**WHAT YOU WILL DO**
Pull out each line of the data that contains the word "much", copying those lines unchanged.

**MATERIAL FOR THIS TASK**
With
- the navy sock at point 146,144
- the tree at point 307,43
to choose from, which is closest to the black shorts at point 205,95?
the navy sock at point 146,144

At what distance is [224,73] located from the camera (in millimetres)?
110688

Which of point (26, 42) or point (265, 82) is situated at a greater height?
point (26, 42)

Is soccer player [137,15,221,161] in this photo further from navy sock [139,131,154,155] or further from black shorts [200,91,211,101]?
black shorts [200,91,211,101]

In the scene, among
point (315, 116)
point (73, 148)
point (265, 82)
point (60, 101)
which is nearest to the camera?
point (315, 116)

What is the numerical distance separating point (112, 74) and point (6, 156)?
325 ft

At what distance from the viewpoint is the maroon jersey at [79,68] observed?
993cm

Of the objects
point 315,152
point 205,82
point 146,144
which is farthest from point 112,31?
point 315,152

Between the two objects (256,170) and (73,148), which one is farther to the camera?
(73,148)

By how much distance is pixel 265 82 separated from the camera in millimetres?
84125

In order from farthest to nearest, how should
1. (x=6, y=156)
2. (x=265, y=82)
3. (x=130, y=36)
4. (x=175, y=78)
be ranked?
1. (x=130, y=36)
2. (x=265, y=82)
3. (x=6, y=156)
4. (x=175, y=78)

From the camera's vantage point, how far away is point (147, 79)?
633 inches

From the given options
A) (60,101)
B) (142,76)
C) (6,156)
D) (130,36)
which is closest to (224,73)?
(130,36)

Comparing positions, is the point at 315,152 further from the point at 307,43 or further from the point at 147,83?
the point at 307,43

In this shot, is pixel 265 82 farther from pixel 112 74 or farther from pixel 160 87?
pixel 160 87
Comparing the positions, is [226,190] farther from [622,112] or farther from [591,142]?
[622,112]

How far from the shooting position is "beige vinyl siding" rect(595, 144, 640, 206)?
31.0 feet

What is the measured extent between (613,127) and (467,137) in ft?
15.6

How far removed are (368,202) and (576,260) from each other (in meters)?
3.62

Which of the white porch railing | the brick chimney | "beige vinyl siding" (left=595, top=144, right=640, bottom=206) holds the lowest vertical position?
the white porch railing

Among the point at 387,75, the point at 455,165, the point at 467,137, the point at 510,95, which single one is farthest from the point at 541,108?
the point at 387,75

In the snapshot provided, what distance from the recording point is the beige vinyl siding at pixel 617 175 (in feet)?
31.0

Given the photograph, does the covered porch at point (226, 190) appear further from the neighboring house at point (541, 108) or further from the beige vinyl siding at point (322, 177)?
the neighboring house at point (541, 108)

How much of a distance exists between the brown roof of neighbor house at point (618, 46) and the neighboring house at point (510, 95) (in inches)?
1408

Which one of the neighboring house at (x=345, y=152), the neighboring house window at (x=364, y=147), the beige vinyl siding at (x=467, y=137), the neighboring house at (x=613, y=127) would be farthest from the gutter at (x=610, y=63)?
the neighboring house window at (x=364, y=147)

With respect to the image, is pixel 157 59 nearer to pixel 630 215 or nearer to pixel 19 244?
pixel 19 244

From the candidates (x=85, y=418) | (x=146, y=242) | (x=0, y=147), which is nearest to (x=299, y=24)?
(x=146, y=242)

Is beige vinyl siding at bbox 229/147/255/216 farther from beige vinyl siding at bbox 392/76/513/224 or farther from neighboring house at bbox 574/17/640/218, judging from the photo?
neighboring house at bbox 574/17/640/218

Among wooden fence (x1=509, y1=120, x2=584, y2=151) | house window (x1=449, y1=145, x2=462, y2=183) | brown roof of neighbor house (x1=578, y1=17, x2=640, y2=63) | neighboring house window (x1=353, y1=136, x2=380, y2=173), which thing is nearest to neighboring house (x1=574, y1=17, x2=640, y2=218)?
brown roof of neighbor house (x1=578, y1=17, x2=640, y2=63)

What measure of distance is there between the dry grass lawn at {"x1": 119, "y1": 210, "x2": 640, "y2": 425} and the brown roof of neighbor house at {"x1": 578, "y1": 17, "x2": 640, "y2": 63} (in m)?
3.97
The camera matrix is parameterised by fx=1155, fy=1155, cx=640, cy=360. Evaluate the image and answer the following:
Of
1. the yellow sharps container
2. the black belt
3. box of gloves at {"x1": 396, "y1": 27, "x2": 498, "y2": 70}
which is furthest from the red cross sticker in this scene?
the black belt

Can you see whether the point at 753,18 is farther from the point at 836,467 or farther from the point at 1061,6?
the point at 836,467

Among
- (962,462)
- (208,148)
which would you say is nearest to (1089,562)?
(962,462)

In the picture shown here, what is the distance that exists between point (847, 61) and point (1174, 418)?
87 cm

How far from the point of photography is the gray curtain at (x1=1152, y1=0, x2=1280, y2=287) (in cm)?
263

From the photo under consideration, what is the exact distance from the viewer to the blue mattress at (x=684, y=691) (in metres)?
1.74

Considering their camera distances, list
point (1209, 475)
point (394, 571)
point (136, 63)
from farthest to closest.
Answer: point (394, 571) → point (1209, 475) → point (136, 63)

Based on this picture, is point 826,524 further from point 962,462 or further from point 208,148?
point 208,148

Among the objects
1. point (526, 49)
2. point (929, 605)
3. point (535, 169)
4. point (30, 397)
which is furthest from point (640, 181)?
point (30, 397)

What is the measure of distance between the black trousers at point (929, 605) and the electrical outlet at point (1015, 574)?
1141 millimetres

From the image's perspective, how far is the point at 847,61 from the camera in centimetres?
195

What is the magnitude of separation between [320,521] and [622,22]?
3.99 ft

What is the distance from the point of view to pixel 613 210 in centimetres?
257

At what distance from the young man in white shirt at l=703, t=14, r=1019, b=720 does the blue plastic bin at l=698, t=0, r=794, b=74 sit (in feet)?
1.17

**REPLY TO THE EXERCISE**
By how much distance is pixel 265 82 separated from the camera in millimetres?
How much of a distance exists between the brown roof of neighbor house at point (618, 46) and the neighboring house at point (510, 95) (in inches)?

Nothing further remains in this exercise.